■ Data provided ■
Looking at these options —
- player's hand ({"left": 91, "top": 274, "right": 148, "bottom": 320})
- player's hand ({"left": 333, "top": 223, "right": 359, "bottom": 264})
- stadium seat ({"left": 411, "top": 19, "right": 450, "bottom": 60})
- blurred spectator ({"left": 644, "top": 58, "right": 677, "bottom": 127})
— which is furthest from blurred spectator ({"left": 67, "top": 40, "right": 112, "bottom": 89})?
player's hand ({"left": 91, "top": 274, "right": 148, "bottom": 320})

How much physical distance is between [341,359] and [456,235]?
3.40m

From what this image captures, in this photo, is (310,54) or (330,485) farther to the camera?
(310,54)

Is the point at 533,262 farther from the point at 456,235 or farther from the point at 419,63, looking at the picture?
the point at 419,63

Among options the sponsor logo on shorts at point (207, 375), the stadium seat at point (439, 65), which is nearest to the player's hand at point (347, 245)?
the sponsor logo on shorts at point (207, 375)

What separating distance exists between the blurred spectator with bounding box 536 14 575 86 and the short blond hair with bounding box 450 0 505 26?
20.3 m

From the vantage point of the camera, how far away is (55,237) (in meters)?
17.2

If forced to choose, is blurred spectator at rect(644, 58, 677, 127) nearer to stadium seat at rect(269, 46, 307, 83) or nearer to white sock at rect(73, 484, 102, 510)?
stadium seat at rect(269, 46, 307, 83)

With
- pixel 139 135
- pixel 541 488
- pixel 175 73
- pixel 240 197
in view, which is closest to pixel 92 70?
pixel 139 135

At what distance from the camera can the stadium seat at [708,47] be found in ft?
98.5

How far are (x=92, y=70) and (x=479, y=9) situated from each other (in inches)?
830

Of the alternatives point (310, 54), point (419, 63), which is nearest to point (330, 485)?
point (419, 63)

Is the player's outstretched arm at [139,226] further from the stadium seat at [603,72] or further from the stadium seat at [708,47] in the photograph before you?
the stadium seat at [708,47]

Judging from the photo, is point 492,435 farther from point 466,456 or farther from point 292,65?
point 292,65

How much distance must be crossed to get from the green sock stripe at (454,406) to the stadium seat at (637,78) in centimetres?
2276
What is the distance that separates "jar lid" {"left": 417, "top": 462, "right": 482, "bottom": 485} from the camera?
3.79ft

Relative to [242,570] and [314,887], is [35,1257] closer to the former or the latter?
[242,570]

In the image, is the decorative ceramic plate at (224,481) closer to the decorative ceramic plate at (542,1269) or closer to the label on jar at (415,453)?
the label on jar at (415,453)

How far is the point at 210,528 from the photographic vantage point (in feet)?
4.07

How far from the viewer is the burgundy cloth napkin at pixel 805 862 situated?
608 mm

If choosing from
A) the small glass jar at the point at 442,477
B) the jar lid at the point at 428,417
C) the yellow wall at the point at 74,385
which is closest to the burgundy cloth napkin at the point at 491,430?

■ What the task asks ■
Can you update the entries above, replacing every "burgundy cloth napkin" with "maroon linen napkin" and leaving everything else unchanged?

■ Solved exercise ■
Looking at these options —
- player's hand ({"left": 91, "top": 274, "right": 148, "bottom": 320})
- player's hand ({"left": 333, "top": 223, "right": 359, "bottom": 264})
- stadium seat ({"left": 411, "top": 19, "right": 450, "bottom": 60})
- blurred spectator ({"left": 644, "top": 58, "right": 677, "bottom": 127})
— which is furthest from blurred spectator ({"left": 67, "top": 40, "right": 112, "bottom": 89})?
player's hand ({"left": 91, "top": 274, "right": 148, "bottom": 320})

How much physical distance is between [341,359] and [456,235]?
3.40m

From what this image captures, in this photo, is (310,54) or (330,485) farther to the camera?
(310,54)

Is the point at 533,262 farther from the point at 456,235 or farther from the point at 419,63, looking at the picture?
the point at 419,63

Among options the sponsor logo on shorts at point (207, 375), the stadium seat at point (439, 65), which is nearest to the player's hand at point (347, 245)?
the sponsor logo on shorts at point (207, 375)

What separating distance exists between the blurred spectator with bounding box 536 14 575 86 and the short blond hair with bounding box 450 0 505 26?
20.3 m

From the vantage point of the camera, how far away is (55,237) (in meters)?
17.2

If forced to choose, is blurred spectator at rect(644, 58, 677, 127) nearer to stadium seat at rect(269, 46, 307, 83) or nearer to white sock at rect(73, 484, 102, 510)?
stadium seat at rect(269, 46, 307, 83)

With
- pixel 139 135
- pixel 541 488
- pixel 175 73
- pixel 240 197
in view, which is closest to pixel 92 70?
pixel 139 135

At what distance from the camera can the stadium seat at [708,47] be found in ft?
98.5

How far are (x=92, y=70) and (x=479, y=9) situated from each other (in inches)?
830

Of the alternatives point (310, 54), point (419, 63), which is nearest to point (330, 485)?
point (419, 63)

Is the player's outstretched arm at [139,226] further from the stadium seat at [603,72] or further from the stadium seat at [708,47] in the photograph before you?
the stadium seat at [708,47]

Judging from the photo, is point 492,435 farther from point 466,456 or farther from point 292,65?
point 292,65

How much distance must be crossed to get from the green sock stripe at (454,406) to the stadium seat at (637,78) in centimetres?
2276
What is the distance that separates "jar lid" {"left": 417, "top": 462, "right": 482, "bottom": 485} from the camera?
3.79ft

Relative to [242,570] and [314,887], is [35,1257] closer to the former or the latter?
[242,570]

In the image, is the decorative ceramic plate at (224,481) closer to the decorative ceramic plate at (542,1269) or closer to the label on jar at (415,453)?
the label on jar at (415,453)

How far is the point at 210,528 from the photographic vantage point (in feet)?
4.07

How far from the viewer is the maroon linen napkin at pixel 805 862 situated?
608 mm

If choosing from
A) the small glass jar at the point at 442,477
B) the jar lid at the point at 428,417
C) the yellow wall at the point at 74,385
which is closest to the maroon linen napkin at the point at 491,430?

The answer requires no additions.